Staatsphilharmonie Rheinland-Pfalz
Staatsphilharmonie Rheinland-Pfalz. Photograph: Felix Broede

Of Irish parentage, Augusta Holmès lived in France throughout her life, adding the grave accent to her surname when she became a French citizen. She was a friend of Franz Liszt and a favourite pupil of César Franck, who channelled his feelings for her into his stormy piano quintet. Alhough until very recently her music had been almost entirely forgotten, in her lifetime she was regarded highly enough to have been commissioned to compose an Ode Triomphale for more than 1,000 performers to celebrate the centenary of the French Revolution. Her output included four operas (only one of which has been staged), more than 100 songs and cantatas, and a series of symphonic poems, four of which are conducted by Michael Francis on this disc.

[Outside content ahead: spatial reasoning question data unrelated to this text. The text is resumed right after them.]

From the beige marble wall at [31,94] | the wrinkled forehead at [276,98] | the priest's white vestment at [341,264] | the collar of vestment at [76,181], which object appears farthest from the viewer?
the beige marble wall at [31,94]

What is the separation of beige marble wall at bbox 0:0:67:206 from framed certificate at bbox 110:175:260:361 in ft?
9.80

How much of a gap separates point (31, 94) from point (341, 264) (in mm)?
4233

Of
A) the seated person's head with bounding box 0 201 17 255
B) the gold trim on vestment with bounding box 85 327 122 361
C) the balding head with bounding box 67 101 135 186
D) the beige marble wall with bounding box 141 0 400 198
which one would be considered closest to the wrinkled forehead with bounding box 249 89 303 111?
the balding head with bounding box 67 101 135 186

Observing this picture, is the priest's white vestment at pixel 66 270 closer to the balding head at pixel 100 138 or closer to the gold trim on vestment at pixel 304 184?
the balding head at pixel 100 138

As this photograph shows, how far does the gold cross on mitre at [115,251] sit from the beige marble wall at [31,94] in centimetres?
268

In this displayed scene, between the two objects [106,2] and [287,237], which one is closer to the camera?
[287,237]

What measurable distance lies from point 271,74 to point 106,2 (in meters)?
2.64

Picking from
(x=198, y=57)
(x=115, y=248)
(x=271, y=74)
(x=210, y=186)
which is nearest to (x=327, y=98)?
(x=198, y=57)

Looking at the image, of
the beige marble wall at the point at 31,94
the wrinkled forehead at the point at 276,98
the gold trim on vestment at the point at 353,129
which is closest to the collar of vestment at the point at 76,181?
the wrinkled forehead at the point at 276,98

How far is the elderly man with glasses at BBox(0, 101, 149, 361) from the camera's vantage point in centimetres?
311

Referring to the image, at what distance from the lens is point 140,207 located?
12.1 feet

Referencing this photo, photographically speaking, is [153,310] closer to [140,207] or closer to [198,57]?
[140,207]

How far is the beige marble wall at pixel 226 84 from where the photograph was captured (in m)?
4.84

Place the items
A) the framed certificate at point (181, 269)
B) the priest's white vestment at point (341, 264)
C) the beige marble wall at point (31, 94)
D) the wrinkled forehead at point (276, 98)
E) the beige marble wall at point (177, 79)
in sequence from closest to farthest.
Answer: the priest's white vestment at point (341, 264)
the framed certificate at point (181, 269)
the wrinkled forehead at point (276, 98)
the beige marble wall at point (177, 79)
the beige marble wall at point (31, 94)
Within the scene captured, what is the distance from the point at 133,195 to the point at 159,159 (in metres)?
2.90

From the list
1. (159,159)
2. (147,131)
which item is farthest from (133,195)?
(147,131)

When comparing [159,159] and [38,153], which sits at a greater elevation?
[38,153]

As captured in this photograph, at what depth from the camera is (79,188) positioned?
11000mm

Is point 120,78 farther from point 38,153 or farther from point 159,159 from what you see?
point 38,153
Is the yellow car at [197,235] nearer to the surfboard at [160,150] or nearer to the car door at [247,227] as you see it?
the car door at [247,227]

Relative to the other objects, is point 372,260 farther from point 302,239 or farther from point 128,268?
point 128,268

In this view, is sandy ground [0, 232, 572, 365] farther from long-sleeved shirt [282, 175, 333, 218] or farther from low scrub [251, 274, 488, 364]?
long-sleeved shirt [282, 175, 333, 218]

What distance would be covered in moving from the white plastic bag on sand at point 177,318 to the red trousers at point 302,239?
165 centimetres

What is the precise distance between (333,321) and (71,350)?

Completed in 1876, Holmès’s Roland Furieux is a compact three-movement symphony, based upon Ariosti’s Orlando Furioso. Irlande and Pologne, from 1882 and 1883 respectively, were declarations of solidarity with the oppressed peoples of Ireland and Poland; while Andromède, completed in 1899, four years before her death, is based upon the story of Andromeda as told in Ovid’s Metamorphoses. All four scores are heavily influenced by Wagner; the music is earnestly motivic, the scoring always on the denser, darker side, though other performances might bring more transparency to the textures.